O filme de Muratova segue o triângulo amoroso de duas mulheres, Valentina (interpretada pela própria diretora) e Nadia (Nina Ruslanova), e o esposo de Valentina, Maxim (Vladimir Vysotskiy). Maxim e Valentina fazem parte da burocracia do Estado, enquanto Nadia é uma atendente de um bar que o geólogo encontra em uma de suas viagens de trabalho pelo interior. Um aspecto interessante é que a relação desses vértices do triangulo não é explícita. Valentina e Nadia amam o mesmo homem, mas Nadia nunca revela essa história, embora trabalhe na residência do casal. Maxim também não toma conhecimento do convívio das duas durante o filme, pois não retorna de sua viagem até o encerramento da narrativa. A tensão não tem ênfase dramática, mas se baseia num registro existencial, permeado principalmente por elementos da memória das duas protagonistas.

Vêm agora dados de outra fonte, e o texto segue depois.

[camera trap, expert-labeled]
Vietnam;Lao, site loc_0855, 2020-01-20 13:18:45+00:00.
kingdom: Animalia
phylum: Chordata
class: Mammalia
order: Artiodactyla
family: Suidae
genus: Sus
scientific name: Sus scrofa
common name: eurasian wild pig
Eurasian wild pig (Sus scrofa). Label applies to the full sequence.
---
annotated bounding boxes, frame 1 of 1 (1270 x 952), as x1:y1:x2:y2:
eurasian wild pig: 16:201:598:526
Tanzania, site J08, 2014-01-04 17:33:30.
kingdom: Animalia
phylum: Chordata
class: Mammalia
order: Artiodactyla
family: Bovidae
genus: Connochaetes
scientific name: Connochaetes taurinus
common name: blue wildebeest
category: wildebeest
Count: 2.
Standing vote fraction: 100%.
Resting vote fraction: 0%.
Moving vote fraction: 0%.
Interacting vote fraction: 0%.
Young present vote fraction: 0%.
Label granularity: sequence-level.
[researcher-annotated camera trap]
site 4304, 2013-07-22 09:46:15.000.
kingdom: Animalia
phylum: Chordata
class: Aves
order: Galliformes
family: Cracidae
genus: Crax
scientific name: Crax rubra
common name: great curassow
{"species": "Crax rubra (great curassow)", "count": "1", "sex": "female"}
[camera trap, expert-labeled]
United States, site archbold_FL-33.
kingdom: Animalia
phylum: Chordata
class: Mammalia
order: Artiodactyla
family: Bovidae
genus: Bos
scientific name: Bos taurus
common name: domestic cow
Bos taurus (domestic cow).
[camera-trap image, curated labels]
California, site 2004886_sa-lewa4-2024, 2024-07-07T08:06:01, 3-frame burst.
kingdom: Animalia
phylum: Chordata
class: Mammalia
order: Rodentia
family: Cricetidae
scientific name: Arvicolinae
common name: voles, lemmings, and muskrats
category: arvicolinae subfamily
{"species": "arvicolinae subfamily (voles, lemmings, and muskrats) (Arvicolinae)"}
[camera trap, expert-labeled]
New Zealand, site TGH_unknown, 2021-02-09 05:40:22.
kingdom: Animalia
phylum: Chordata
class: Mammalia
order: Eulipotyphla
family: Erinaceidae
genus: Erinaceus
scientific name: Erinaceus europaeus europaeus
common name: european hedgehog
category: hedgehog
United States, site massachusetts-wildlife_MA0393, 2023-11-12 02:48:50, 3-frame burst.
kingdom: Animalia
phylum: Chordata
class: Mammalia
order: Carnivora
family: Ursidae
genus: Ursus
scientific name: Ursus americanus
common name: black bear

As elipses constituem a estrutura que constrói o enredo, a toda hora movendo-se do passado ao presente para formar o vínculo entre os personagens. Na primeira metade do filme, a câmera adquire uma incomum liberdade, como que para tatear a cena, desvelando detalhes e aspectos visuais e dinâmicos de um formalismo bastante original. Vemos, então, um movimento de despir-se de um agasalho seguido com a câmera em toda a sua amplitude vertical, momento em que uma personagem parece introspectiva, enquanto observa os próprios braços se agitarem por sobre a cabeça. Observamos também o deslocamento circular de Valentina na sala de seu apartamento, à medida que elabora um discurso para o comitê do estado sobre agricultura.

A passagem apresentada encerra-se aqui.